Robert Vesoul est codirecteur de la chaire d'innovation numérique de l'école CentraleSupélec, et PDG d'Illuin Technology, une société spécialisée dans les applications d'intelligence artificielle pour entreprises.

Publié le 17 févr. 2020 à 07:03

Comment utilise-t-on l'intelligence artificielle dans le cadre de recrutements ?

De nombreuses utilisations épousent le parcours du candidat, depuis sa recherche d'emploi jusqu'à l'entretien. Par exemple une potentielle recrue peut échanger avec un chatbot [un robot qui simule une discussion textuelle, NDLR] sur ses compétences et envies, afin d'obtenir ensuite un débriefing et mieux cerner ses compétences « dures » et ses « soft skills ». L'intelligence artificielle (IA) peut aussi être utilisée pour traiter une grosse quantité de CV lors du « matching » entre candidats et recruteurs. Cela permet de lire les informations et de les rapprocher des exigences du poste. L'IA doit servir à sécuriser la relation, à assurer que la rencontre physique entre le candidat et le recruteur - qui partagent déjà beaucoup de choses - se fera. Enfin, mais cela demeure pour l'instant davantage du champ de la prospection, nous développons chez Illuin Technology une sorte d'escape game [un jeu où les candidats doivent trouver des indices pour sortir d'une « prison », NDLR] assisté par l'IA, qui permet une nouvelle expérience d'entretien d'embauche. L'IA regarde comment réagit le candidat, analyse un grand nombre de paramètres pour ensuite lui fournir un feed-back détaillé.

Problème : nombre d'algorithmes, derrière un « matching », reproduisent les biais de ceux qui les ont créés… Comment empêcher cela ?

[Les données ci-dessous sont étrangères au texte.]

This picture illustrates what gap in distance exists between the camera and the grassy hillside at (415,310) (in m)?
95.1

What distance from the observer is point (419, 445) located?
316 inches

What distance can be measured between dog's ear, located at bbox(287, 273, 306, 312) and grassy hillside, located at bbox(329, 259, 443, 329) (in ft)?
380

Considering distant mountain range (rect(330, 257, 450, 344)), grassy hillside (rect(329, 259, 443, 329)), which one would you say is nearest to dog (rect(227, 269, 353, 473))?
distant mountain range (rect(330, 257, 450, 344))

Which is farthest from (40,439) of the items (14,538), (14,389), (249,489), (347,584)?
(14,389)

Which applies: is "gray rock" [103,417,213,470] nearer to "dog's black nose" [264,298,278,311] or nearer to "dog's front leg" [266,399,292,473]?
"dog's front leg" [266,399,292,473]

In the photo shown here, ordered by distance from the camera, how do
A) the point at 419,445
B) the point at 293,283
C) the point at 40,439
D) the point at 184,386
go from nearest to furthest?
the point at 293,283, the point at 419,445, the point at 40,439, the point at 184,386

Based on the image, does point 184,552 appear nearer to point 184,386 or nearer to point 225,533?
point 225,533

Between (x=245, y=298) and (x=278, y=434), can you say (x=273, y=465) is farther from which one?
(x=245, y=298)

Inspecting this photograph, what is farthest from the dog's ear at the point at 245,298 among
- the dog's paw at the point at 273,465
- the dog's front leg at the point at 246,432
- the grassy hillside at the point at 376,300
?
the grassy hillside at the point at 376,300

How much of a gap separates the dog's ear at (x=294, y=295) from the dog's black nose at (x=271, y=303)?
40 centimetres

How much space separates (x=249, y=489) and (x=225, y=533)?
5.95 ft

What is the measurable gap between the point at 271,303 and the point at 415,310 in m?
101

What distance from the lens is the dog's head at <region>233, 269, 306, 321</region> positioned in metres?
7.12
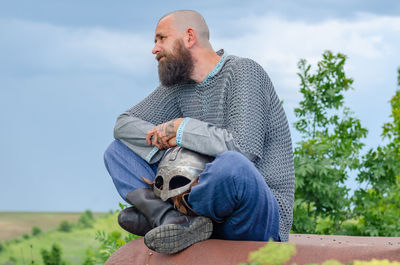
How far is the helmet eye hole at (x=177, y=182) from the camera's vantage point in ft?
11.7

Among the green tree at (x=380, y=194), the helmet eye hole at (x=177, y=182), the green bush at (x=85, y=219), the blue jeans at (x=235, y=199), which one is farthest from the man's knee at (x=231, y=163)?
the green bush at (x=85, y=219)

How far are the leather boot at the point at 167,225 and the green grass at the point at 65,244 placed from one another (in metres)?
2.96

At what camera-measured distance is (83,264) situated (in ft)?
22.6

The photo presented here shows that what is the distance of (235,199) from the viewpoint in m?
3.33

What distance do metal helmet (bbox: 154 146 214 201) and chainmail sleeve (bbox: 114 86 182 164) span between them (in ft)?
0.93

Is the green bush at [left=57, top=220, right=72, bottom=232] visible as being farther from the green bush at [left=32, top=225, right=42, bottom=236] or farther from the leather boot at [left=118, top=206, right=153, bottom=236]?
the leather boot at [left=118, top=206, right=153, bottom=236]

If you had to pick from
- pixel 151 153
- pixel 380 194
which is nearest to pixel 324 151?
pixel 380 194

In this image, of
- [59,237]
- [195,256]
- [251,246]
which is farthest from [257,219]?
[59,237]

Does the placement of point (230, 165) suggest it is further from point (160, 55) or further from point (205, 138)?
point (160, 55)

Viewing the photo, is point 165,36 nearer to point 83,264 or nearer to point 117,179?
point 117,179

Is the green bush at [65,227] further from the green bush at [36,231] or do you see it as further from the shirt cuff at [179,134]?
the shirt cuff at [179,134]

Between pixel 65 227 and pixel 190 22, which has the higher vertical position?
pixel 190 22

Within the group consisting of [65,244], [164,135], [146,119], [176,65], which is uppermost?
[176,65]

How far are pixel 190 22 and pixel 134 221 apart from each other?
54.4 inches
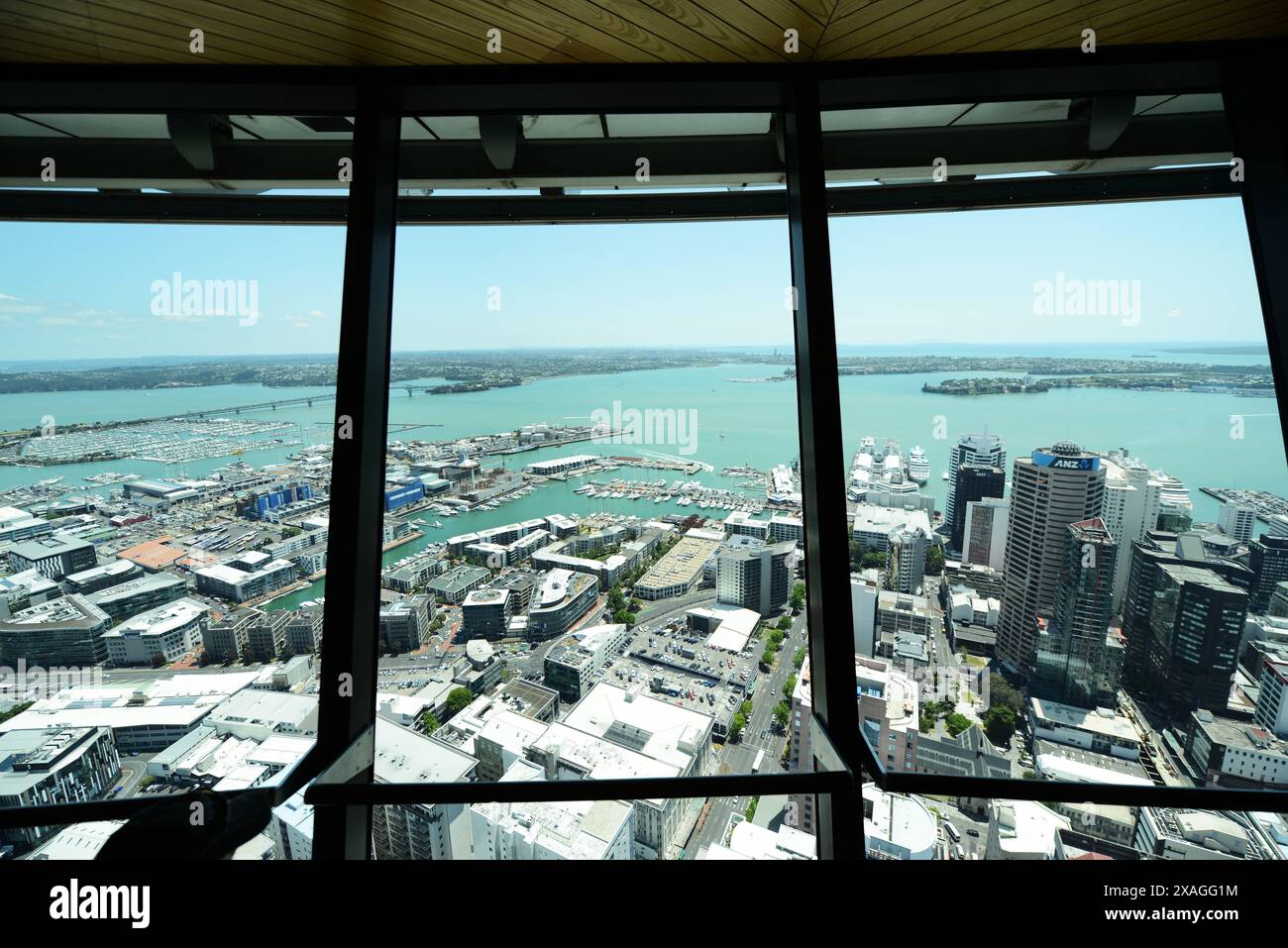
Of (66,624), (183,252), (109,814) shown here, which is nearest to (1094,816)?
(109,814)

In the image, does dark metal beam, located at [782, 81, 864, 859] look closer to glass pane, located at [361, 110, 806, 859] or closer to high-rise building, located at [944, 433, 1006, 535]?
glass pane, located at [361, 110, 806, 859]

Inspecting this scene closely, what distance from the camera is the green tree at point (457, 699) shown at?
6.97 ft

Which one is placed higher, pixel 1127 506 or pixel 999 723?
pixel 1127 506

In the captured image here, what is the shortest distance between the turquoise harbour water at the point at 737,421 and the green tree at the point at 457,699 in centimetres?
69

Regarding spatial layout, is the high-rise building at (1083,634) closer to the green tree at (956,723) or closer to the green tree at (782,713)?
the green tree at (956,723)

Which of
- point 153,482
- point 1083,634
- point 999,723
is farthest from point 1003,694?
point 153,482

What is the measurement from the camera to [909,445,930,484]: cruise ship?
2359 millimetres

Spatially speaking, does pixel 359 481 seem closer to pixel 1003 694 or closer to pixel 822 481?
pixel 822 481

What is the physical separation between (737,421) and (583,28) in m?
1.59

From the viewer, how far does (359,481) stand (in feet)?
5.52

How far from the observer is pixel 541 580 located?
2.49m

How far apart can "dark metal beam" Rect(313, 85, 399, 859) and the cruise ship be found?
2.35 m
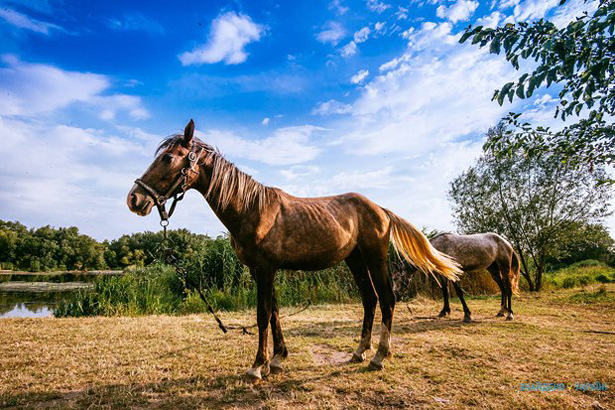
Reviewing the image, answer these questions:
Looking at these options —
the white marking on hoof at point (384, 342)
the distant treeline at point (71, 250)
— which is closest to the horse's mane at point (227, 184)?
the white marking on hoof at point (384, 342)

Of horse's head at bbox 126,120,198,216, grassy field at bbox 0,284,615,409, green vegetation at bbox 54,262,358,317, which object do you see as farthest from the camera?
green vegetation at bbox 54,262,358,317

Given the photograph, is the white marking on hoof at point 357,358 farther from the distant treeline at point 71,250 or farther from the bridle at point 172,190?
the distant treeline at point 71,250

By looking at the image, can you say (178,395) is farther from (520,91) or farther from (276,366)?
(520,91)

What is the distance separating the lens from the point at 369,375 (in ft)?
9.71

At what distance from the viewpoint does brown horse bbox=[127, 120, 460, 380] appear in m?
2.70

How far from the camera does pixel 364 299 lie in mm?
3734

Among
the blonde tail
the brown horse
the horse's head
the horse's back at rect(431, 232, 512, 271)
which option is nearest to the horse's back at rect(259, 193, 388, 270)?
the brown horse

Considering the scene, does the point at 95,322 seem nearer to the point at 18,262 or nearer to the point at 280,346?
the point at 280,346

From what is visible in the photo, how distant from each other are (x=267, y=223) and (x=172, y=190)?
0.92 metres

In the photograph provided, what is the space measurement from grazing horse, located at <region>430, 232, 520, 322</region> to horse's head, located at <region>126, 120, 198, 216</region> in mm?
6030

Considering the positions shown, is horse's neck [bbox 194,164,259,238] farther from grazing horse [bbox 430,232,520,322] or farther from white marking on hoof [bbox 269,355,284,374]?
grazing horse [bbox 430,232,520,322]

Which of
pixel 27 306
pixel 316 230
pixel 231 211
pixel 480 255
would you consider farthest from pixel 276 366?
pixel 27 306

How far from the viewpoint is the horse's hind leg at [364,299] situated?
11.5 ft

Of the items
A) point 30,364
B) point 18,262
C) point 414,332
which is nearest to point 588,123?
point 414,332
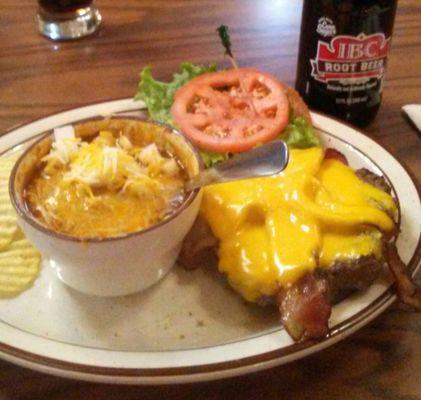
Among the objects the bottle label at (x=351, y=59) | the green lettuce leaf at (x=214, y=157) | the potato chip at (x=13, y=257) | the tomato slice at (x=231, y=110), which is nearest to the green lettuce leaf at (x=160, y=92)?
the tomato slice at (x=231, y=110)

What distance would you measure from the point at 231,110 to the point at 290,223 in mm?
502

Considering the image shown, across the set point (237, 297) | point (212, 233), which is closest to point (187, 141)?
point (212, 233)

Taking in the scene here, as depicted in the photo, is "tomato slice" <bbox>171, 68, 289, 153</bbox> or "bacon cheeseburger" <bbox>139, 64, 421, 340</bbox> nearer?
"bacon cheeseburger" <bbox>139, 64, 421, 340</bbox>

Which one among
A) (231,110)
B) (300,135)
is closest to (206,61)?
(231,110)

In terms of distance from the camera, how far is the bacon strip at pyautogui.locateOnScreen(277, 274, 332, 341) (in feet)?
3.12

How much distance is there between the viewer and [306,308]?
3.17 feet

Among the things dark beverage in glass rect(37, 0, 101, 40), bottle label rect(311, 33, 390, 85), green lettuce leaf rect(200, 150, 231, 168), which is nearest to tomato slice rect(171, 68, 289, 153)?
green lettuce leaf rect(200, 150, 231, 168)

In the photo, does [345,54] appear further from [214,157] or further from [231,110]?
[214,157]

C'est possible grâce à un champ de recherche particulièrement complexe, affublé du nom un peu barbare de « débiaisage ». L'idée est de réussir à faire « oublier » certaines notions à l'IA, quitte à les réintroduire ensuite dans le processus de sélection. Cela permettrait à un algorithme de ne pas prêter attention au genre des candidats, et ensuite à l'utilisateur de décider s'il veut privilégier le recrutement d'hommes ou de femmes. Cet exercice est bien plus complexe qu'il n'y paraît, car le genre ne se cache pas simplement dans le prénom : l'utilisation de certains mots, la scolarité ou encore le type d'environnement permettent de dresser des probabilités et de dire « la personne derrière ce CV est presque certainement un homme ». Et encore, le genre est relativement facile à modéliser : on est un homme ou une femme. D'autres paramètres comme l'origine ou la catégorie socioprofessionnelle sont bien plus complexes à « débiaiser ». Le défi se corse en cas de recrutement international, à cause des fortes différences culturelles qui existent entre l'Europe, les Etats-Unis ou la Chine.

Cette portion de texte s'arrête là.